The sun climbed over the jagged skyline of the city, bleeding a pale, honeyed amber across the glass and steel. It was a soft, deceptive light that ignored the grime of the street below, finding its way instead through the floors-to-ceiling eastern window of the Higgins' twelfth-floor apartment.

The first ray hit the ivory duvet, crawling upward until it found Anne. She stirred as the warmth kissed her shoulder, her skin still humming with the lingering electricity of the night before. She lay there for a moment, tangled in her silk night dress, watching the dust motes dance in the light. Beside her, the bed was a chaotic topography of twisted sheets- a silent testament to a passion that, for a few hours at least, had made the rest of the world irrelevant.

With a contented sigh, Anne slid out of the bed. Her feet hit the cold hardwood, grounding her back into the reality of a Tuesday morning. She moved toward the en-suite, the soft thud-thud of her footsteps the only sound in the quiet room.

"Tom, wake up," Anne called to Tom who is still in bed.

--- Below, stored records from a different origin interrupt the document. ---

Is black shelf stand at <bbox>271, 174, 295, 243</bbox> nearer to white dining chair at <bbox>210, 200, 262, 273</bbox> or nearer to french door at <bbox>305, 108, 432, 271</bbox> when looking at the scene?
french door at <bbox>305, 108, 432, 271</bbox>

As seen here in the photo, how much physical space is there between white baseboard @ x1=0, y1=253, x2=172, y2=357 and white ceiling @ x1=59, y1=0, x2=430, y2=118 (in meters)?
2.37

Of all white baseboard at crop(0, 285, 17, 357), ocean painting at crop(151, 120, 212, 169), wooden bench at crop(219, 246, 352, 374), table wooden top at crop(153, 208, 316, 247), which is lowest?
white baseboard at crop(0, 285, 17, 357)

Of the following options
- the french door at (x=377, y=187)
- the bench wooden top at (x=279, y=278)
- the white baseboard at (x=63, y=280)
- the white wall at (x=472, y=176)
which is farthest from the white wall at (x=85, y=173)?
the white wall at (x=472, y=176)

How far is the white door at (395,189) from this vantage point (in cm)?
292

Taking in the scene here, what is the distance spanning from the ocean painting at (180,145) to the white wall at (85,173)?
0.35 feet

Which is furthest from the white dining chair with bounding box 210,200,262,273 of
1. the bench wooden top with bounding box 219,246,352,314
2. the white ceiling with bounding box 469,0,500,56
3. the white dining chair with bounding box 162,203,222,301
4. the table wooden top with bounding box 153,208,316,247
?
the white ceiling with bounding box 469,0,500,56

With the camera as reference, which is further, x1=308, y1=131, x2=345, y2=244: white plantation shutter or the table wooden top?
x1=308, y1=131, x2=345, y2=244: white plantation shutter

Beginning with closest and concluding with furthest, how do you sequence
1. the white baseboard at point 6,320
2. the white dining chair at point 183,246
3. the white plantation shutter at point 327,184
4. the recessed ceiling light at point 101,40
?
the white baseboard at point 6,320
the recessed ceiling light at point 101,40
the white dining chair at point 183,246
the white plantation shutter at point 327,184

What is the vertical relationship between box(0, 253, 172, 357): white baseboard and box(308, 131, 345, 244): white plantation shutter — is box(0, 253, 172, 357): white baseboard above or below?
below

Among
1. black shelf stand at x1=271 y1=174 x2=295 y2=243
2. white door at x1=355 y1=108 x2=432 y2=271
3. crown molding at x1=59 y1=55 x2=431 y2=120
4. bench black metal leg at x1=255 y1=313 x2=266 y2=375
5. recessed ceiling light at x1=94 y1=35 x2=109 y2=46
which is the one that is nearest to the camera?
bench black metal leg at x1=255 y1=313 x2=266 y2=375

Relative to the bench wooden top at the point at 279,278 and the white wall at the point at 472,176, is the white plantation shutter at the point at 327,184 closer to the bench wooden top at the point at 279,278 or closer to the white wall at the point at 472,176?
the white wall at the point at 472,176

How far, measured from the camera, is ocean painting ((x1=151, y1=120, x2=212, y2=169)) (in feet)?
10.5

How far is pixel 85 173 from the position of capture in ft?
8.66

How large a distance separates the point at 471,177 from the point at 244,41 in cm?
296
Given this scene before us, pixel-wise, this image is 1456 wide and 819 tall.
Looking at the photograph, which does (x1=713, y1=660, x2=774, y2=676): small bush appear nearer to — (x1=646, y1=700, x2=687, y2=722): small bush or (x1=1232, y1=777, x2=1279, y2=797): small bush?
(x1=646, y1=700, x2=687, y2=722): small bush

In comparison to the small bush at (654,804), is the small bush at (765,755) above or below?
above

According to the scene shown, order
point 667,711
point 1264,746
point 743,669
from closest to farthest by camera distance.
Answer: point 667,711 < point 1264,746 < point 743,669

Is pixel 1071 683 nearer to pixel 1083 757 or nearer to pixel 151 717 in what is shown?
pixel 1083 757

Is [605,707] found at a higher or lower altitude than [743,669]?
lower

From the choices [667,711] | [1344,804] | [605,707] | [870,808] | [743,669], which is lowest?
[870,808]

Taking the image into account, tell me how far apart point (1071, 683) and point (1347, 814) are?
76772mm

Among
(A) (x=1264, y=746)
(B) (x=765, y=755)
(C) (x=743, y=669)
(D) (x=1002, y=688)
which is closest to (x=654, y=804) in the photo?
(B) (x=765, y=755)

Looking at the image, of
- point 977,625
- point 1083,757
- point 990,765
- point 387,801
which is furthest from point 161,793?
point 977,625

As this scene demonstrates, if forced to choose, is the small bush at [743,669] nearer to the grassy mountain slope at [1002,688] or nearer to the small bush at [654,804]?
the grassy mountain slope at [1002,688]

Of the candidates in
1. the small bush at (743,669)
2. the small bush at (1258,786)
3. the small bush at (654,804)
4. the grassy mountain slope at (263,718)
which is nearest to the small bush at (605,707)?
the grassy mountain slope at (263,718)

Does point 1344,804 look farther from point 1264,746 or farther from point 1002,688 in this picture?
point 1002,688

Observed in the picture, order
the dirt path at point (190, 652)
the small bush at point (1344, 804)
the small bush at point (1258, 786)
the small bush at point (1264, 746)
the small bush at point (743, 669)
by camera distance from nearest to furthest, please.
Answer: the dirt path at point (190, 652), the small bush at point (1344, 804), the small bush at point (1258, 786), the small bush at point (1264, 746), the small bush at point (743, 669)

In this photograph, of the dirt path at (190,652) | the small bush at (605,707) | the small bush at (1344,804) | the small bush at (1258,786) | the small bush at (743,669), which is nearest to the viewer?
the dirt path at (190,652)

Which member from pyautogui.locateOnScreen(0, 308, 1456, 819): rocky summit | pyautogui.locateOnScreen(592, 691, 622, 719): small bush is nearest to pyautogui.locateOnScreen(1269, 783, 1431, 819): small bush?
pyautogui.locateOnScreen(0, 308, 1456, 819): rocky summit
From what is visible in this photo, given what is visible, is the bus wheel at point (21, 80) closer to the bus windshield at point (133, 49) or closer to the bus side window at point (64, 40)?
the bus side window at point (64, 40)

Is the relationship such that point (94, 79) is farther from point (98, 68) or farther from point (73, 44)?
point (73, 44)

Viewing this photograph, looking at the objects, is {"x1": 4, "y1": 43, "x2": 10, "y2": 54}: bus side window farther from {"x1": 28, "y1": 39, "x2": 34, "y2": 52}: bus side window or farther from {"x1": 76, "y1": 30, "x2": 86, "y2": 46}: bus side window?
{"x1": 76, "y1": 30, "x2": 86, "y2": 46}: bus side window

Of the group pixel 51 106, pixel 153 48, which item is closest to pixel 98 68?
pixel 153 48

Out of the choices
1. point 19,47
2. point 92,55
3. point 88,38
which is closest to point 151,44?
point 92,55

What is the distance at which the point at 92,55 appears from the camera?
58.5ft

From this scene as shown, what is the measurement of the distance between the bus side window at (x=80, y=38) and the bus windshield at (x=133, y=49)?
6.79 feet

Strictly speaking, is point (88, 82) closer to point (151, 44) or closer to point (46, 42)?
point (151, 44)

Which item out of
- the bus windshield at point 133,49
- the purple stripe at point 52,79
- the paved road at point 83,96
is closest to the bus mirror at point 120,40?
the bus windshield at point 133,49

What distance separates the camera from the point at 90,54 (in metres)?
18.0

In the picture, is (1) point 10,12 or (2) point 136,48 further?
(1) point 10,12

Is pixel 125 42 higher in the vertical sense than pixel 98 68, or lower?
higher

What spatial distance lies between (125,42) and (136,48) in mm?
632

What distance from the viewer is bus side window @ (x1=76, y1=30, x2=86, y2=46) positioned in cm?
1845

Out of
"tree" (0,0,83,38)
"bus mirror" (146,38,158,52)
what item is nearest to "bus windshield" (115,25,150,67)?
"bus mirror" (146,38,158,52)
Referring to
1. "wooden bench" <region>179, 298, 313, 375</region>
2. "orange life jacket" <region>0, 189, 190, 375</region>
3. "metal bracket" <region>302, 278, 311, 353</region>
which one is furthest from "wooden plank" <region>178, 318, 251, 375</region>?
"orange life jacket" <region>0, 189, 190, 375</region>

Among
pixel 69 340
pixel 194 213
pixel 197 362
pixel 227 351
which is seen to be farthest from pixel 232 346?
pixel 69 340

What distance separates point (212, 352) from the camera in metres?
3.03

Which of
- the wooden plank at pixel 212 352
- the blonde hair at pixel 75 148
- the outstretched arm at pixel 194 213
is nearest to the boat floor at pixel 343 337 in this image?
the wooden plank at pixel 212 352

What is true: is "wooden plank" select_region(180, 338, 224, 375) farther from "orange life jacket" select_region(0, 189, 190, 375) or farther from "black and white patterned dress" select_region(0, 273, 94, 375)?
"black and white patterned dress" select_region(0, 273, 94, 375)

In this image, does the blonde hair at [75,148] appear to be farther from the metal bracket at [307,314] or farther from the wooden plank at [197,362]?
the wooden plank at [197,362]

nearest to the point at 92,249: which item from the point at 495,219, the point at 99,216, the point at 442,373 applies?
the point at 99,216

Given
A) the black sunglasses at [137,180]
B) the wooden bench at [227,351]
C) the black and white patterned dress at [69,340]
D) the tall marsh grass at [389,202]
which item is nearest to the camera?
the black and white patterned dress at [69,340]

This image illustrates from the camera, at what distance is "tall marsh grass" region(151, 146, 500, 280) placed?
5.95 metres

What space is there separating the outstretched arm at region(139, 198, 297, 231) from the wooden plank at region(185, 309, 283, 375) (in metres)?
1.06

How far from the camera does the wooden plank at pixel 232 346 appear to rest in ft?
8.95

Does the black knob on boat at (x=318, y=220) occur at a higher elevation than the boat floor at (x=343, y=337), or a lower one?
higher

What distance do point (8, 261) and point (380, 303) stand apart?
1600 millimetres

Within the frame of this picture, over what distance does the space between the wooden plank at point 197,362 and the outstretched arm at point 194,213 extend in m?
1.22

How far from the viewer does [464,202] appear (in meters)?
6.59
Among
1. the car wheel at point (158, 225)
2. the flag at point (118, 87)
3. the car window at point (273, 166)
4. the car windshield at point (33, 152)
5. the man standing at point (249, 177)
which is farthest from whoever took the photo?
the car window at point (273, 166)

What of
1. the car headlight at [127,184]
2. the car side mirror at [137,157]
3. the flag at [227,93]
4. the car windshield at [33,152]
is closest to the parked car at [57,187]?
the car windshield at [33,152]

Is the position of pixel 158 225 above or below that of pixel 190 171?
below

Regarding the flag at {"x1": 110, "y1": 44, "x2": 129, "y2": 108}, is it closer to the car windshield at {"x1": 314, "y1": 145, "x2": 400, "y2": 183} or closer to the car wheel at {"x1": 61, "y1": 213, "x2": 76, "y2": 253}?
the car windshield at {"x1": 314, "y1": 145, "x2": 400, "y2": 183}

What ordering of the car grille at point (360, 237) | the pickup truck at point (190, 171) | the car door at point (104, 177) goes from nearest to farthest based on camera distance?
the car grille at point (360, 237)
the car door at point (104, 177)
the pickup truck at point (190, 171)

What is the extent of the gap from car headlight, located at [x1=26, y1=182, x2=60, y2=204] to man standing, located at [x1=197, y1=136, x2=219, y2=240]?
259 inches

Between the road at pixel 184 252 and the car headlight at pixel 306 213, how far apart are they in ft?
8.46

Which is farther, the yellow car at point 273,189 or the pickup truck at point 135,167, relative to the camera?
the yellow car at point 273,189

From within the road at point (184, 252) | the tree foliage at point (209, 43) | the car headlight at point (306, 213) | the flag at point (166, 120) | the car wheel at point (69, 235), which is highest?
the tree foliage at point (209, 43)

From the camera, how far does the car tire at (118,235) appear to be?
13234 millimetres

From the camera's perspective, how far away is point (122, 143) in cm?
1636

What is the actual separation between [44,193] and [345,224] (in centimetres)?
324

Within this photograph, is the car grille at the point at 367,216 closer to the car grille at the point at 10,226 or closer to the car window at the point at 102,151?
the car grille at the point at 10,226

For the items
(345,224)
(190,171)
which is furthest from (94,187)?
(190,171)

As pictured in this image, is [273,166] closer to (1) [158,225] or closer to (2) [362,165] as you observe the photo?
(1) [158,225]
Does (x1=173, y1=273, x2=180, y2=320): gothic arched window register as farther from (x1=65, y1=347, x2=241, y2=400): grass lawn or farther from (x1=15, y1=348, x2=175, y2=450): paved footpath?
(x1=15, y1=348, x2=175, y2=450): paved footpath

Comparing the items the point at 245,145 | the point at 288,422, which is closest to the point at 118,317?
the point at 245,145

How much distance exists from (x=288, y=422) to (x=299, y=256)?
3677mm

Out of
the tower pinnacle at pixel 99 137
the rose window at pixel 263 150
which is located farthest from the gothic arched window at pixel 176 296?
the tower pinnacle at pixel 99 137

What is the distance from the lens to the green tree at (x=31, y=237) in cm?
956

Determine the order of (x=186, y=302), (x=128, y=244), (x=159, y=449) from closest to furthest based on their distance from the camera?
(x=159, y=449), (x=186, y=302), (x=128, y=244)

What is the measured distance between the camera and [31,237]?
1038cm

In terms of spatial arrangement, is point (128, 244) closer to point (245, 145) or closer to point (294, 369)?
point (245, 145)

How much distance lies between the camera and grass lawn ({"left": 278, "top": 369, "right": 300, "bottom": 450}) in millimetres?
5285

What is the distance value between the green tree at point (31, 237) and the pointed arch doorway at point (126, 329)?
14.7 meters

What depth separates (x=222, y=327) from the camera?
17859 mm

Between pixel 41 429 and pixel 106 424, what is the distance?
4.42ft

Behind her, Tom groaned, burying his face in the pillow to escape the intrusive sun.

"Five more minutes," he mumbled, his voice thick with sleep.

"Five minutes is the difference between the express lane and a parking lot on the I-95, Tom," Anne called back over her shoulder. She stepped into the bathroom, the click of the light switch punctuating the end of their sanctuary.

The routine was a well-oiled machine. While the shower hissed and steam began to curl around the frosted glass door, Tom finally sat up. He rubbed his face, his mind automatically categorizing the day's tasks: the quarterly reconciliations for Wells International, the 10:00 AM briefing, the mounting emails.

By the time Tom was buttoning his crisp white shirt, Anne was stationed at the vanity. The bathroom smelled of expensive soap and lilac-scented hairspray. She leaned into the mirror, her focus surgical as she applied her eyeliner. This was her war paint-the face of a top sales executive at Trips and Co.

"Did you see the news alert before we went to sleep?" Tom asked, struggling with his silk tie as he leaned against the door frame.

Anne didn't look away from her reflection. "I turned my phone off, Tom. Best decision I've made all week."

"Fair point," he conceded, catching her gaze in the mirror and leaning down to kiss her cheek. "Let's keep it that way for at least another half hour."

Breakfast was a utilitarian affair. They met in the kitchen, a space of stainless steel and minimalist marble that looked more like a showroom than home. There was no time for eggs or a sit-down meal. Tom popped two slices of sourdough into the toaster while Anne poured two glasses of chilled orange juice.

They stood at the kitchen island, side by side, scrolling through their respective professional calendars in a companionable silence. The crunch of toast and hum of the refrigerator were the only soundtrack to their morning. It was a perfect, average morning for a young couple in the climb of their lives.

"Dinner at seven?" Anne asked while grabbing her keys from the marble countertop. "There's that new bistro on 4th I've been wanting to try."

Tom paused, his hand hovering over his briefcase. He let out a long, weary breath as he thought of the 'Miscellaneous' tranches Vane had warned him about and the piles of offshore audits sitting on his server.

"Make it nine... maybe later," Tom replied. his voice tinged with regretful edge. "Vane is breathing down my neck about the quarter-end. These logistics accounts are a mess, and I've got a mountain of reconciliations that won't move themselves. Don't wait up for me."

Anne's smile faltered for a fraction of a second—a tiny crack in her professional mask—before she nodded. "Right. The grind continues. I'll see you when I see you, then."

They descended to the parking garage together but parted at their respective vehicles—Tom to his silver sedan, Anne to her charcoal SUV.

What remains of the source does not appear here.